When the Reagan administration first came into office, it treated terrorism seriously, but it got so involved with Central America that it began to ignore the problem until embassies began to blow up. I am not talking about the FBI now. I am talking about the degree of emphasis that the White House placed upon the subject. The April 1986 attack in Libya, I think, went a long way toward abating some of our more recent terrorism problems. It was not until 1986 that we took, I believe, a really concerted, steady effort, and I do compliment the Reagan administration for this.

Intelligence and police cooperation, as well as the sharing_of technology and tactics among our allies has never been better. Despite the Iran Contra mess, the efforts of State, Defense, the National Security Council, and the FBI have been of immeasurable value.

Yet, we are now only prepared to deal with yesterday's terrorists. The biggest problem we may face is the emergence of a different breed of terrorist, one with far greater technological talents than we have seen to date, one whose motivation is not fully understood by us. We are unprepared, in my view, to deal with such terrorists.

Our tough-line policy of no concessions to terrorists has got to be upheld if we are going to be able to deal at all from a coping point of view, but the policy will be sorely tested. We lost for a while, embarrassingly, when we had the arms-for-hostages trade in response to far lesser problems than we may see in the future.

We need to think in larger terms, including the challenges posed to emergency preparedness and mobilization by truly devastating terrorist attacks. We must also think in non-traditional military terms and deal with terrorism as part of a continuum of unconventional warfare for which there is no adequate definition and, frankly, no doctrine whatsoever.

All that has been done domestically and internationally is good, but I do not think we have gone far enough. I think the consequences of these attacks are so vast, the technology so available to so many groups, that we cannot ignore the problem, even if we tend to believe or wish to believe that their likelihood is low.

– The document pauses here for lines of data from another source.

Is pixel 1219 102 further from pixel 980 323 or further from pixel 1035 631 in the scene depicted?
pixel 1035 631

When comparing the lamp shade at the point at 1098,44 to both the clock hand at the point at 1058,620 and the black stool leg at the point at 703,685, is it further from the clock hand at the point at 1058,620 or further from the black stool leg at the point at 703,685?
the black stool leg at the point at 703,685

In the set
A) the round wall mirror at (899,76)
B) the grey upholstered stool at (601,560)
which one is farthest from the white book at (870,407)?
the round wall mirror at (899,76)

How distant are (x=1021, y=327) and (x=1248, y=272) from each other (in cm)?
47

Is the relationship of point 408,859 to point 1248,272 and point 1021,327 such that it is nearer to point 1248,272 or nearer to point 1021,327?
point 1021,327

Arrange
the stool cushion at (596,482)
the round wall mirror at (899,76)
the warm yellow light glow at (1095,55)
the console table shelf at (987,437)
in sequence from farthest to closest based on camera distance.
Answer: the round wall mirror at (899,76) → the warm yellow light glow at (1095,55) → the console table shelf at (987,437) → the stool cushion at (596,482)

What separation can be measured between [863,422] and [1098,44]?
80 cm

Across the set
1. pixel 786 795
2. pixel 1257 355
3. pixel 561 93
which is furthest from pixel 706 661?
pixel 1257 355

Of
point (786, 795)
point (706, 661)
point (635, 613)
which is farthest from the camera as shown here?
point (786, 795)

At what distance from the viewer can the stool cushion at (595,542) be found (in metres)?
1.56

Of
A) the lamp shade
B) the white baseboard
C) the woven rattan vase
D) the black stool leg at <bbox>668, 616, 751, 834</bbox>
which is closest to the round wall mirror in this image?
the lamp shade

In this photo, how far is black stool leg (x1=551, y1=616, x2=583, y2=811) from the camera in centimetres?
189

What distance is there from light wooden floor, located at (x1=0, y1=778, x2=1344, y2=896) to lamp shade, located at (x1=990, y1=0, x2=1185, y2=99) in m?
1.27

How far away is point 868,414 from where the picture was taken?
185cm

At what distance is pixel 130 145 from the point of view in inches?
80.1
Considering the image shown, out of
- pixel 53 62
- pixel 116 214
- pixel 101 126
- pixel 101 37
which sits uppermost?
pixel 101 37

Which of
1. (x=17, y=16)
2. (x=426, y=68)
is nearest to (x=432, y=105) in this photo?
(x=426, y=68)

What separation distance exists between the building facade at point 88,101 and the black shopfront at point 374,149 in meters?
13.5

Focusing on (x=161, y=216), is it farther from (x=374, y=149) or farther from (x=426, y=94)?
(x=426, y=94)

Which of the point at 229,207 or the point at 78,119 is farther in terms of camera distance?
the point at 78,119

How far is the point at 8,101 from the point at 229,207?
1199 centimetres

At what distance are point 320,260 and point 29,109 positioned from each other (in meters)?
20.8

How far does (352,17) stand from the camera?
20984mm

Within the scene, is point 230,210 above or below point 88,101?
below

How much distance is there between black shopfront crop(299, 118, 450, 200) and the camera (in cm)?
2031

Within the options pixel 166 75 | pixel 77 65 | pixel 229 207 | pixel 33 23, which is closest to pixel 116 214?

The biggest threat we face is our own complacency. In fact, the terrorist can cause us the most damage by being quiet for a while. We will, of course, respond to their silence-I am talking about our political response, not that of the agencies involved by ignoring the problem.

For more than a decade, two questions have plagued the law enforcement community. Will international terrorism come to the United States? Will terrorists employ technologically sophisticated tactics? These questions have not been answered. Yet, most analysts whom I know feel that it is inevitable, that it is just absolutely certain that international terrorism is going to come here at some point. And the Bureau, I think, has successfully dealt with some actual cases which they would have to discuss in classified session.